Return the records in full, with every character preserved.

Stored data
-------------------------

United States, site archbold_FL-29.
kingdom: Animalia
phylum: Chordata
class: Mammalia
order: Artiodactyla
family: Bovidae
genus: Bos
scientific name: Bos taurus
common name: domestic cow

-------------------------

[RESPONSE AREA]
United States, site archbold_FL-29.
kingdom: Animalia
phylum: Chordata
class: Mammalia
order: Artiodactyla
family: Bovidae
genus: Bos
scientific name: Bos taurus
common name: domestic cow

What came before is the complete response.